§ **OBJECTIVE**
Please rewrite the entries from the line containing "What amount of" through the end of the entries, changing "paved walkway" to "stone path" and leaving everything else as it stands. Return only those lines.

§ **ROWS**
++++

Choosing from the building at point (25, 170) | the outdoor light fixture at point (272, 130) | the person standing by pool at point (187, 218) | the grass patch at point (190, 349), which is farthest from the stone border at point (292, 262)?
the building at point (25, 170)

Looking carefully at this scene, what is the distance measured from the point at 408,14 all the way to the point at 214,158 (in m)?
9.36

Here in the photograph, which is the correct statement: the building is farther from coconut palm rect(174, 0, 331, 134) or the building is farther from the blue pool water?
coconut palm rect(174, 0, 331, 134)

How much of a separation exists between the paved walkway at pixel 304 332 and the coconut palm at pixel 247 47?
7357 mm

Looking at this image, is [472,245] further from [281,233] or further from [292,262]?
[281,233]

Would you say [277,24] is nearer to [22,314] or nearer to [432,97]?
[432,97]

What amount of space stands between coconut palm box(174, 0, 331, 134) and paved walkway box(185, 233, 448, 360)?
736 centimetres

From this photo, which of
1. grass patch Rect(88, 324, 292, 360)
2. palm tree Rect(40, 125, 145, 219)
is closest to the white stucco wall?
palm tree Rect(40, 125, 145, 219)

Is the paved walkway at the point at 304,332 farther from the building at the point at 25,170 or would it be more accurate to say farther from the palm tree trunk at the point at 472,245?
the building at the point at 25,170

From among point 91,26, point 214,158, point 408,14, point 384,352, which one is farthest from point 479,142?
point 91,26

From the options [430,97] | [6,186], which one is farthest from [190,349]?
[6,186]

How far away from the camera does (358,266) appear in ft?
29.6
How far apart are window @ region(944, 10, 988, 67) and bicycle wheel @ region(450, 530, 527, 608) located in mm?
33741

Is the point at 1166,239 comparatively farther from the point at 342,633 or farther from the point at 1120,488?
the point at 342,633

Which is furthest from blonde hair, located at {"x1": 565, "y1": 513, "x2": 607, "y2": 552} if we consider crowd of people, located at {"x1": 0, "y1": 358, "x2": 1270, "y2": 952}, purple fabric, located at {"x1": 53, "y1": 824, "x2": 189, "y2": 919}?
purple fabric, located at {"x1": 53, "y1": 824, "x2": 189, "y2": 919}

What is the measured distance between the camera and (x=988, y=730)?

++++

§ **FINAL RESULT**
What amount of space stands between coconut palm box(174, 0, 331, 134) and stone path box(185, 233, 448, 360)?
736 centimetres

From this photo, which of
1. grass patch Rect(88, 324, 292, 360)
2. palm tree Rect(40, 125, 145, 219)
is closest to the white stucco wall?
palm tree Rect(40, 125, 145, 219)

Is the stone path at the point at 304,332 farther from the building at the point at 25,170 or would it be more accurate to say farther from the palm tree trunk at the point at 472,245?
the building at the point at 25,170

From among point 91,26, point 214,158, point 408,14, point 384,352, which one is farthest from point 479,142?
point 91,26

From the options [430,97] | [6,186], which one is farthest from [190,349]?
[6,186]

How far away from the camera does (358,266) appear in ft?
29.6
How far apart are window @ region(944, 10, 988, 67) and bicycle wheel @ region(450, 530, 527, 608) located in mm?
33741

Is the point at 1166,239 comparatively farther from the point at 342,633 or farther from the point at 1120,488?
the point at 342,633

Which is furthest from blonde hair, located at {"x1": 565, "y1": 513, "x2": 607, "y2": 552} if we consider crowd of people, located at {"x1": 0, "y1": 358, "x2": 1270, "y2": 952}, purple fabric, located at {"x1": 53, "y1": 824, "x2": 189, "y2": 919}?
purple fabric, located at {"x1": 53, "y1": 824, "x2": 189, "y2": 919}

What is the measured distance between the camera and (x=988, y=730)?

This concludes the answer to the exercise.